Server Configuration

Web server configs, SSL certificates and private keys, firewall rules, cron jobs, environment variables, and any custom system configuration. Losing these means rebuilding the server from scratch by memory, which is slow and error-prone. Version-control your configuration files or include them in your backup set.

Email

If you host email on the same server, mailbox data must be backed up separately. Email stores can be large, so plan storage and retention accordingly.

Backup Frequency: Matching RPO to Schedule

Your backup schedule should directly reflect your RPO targets:

  • Database: Daily full dumps at minimum. For applications with frequent writes, add hourly incremental backups or enable continuous archiving.
  • Application files: Daily incrementals are usually sufficient unless you deploy multiple times per day, in which case tie backups to your deployment pipeline.
  • Configuration: Back up after every change. If you use configuration management tools or infrastructure as code, this is handled by version control.

Testing Your Backups: The Step Most People Skip

A backup you have never restored is a hope, not a plan. Schedule regular restore drills — at minimum quarterly — where you take a recent backup and restore it to a test environment. Verify that the site loads, the database is intact, user data is present, and everything functions correctly.

Time the entire process from start to finish. This is your actual RTO. If it takes four hours but your business requires a one-hour RTO, you need a faster recovery method — pre-staged servers, automated restore scripts, or a hot standby configuration.

Document each drill: what worked, what failed, how long each step took, and what you would do differently. These records are invaluable when a real disaster strikes and you are operating under stress.

Backup Security

Backups contain everything an attacker wants: database credentials, user data, payment records, API keys. Treat backup storage with the same security rigor as production.

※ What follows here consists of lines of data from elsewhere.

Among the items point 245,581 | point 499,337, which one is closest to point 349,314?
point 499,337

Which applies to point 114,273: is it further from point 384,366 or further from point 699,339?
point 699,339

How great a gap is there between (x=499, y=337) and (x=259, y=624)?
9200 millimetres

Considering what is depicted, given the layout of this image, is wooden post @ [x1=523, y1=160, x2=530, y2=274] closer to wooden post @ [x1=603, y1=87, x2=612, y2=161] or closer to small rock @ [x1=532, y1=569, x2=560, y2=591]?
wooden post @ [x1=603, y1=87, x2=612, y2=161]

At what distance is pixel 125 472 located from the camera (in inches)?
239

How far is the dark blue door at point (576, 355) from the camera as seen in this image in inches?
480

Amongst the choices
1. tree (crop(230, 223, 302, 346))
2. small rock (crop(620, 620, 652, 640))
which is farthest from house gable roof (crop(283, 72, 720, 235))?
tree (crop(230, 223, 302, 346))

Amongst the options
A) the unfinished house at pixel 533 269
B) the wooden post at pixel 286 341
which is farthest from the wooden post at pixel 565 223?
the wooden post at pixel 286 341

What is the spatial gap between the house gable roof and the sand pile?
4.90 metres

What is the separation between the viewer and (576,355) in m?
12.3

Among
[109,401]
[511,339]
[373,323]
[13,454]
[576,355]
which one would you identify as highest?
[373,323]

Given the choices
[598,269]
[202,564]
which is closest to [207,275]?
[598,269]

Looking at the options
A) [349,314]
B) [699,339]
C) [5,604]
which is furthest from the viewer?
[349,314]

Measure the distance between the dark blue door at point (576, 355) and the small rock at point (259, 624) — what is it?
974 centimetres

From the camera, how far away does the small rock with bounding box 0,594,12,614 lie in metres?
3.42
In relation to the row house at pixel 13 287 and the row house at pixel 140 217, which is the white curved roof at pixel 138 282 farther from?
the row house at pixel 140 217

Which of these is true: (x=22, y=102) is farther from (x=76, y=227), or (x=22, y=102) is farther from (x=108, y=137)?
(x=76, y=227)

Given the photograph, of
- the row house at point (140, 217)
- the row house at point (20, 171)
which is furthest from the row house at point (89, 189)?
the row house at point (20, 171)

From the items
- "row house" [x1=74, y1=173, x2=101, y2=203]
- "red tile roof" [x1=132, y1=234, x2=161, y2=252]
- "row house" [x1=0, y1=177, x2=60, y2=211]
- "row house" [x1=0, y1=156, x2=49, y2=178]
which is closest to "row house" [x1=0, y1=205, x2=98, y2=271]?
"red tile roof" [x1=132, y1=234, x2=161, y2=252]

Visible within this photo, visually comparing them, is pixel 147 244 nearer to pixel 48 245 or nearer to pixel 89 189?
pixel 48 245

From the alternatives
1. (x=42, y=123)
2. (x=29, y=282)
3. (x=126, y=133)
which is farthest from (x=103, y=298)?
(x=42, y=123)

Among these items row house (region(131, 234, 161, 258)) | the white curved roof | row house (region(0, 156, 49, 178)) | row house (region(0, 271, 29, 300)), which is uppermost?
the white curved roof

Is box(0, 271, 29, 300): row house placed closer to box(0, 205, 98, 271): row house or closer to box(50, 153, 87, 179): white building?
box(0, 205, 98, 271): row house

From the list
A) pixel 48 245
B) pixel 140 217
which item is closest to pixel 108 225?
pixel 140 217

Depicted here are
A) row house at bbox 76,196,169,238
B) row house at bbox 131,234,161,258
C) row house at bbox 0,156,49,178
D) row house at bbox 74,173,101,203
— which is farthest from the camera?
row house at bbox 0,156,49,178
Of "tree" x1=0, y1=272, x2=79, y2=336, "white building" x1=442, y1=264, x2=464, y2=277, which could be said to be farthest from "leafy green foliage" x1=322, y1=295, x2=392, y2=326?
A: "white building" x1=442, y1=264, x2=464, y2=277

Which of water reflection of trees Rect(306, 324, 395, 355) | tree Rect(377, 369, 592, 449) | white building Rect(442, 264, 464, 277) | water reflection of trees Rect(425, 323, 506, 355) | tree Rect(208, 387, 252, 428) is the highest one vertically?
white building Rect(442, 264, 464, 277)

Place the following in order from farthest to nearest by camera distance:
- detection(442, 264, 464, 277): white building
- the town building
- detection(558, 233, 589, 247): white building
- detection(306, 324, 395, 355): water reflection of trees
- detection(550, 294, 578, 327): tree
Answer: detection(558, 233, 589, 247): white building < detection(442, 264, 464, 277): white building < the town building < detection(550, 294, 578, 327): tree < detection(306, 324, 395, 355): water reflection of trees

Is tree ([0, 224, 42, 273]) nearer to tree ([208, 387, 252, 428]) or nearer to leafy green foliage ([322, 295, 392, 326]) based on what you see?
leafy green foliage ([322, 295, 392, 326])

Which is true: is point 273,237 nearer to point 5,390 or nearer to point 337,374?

  • Encrypt backups at rest: Use GPG, AES-256, or your storage provider's encryption features. If a backup file is stolen or leaked, encryption ensures the data is useless without the key.
  • Restrict access: Only the accounts and processes that create and restore backups should have access to backup storage. Use separate credentials, not your production database password.
  • Protect against ransomware: Ensure that at least one backup copy cannot be modified or deleted by the production server. Immutable storage (write-once, read-many) or offline backups provide this protection.

Retention Policies

You do not need to keep every backup forever. Define a retention policy that balances recovery needs with storage costs:

  • Daily backups: Retain for 7 to 14 days
  • Weekly backups: Retain for 4 to 8 weeks
  • Monthly backups: Retain for 6 to 12 months

This layered approach lets you recover from recent incidents quickly while still having older restore points for scenarios like silent data corruption that goes undetected for weeks.

Automation Is Not Optional

Manual backups are forgotten backups. Automate everything: the backup creation, the transfer to offsite storage, the retention cleanup, and the integrity verification. Use cron jobs, systemd timers, or your backup tool's built-in scheduling. Then set up monitoring that alerts you if a backup fails, is late, or is suspiciously small.

A backup that ran successfully yesterday and failed silently today is worse than useless — it gives you false confidence. Monitor actively and treat backup failures as incidents that require immediate attention.

The Bottom Line

Backups are the last line of defense against data loss, and the 3-2-1 strategy gives you a resilient, battle-tested framework to build on. Define your RPO and RTO based on real business impact. Automate your backups, encrypt them, store them offsite, and test them regularly. The time to discover that your restore process is broken is during a drill, not during a disaster.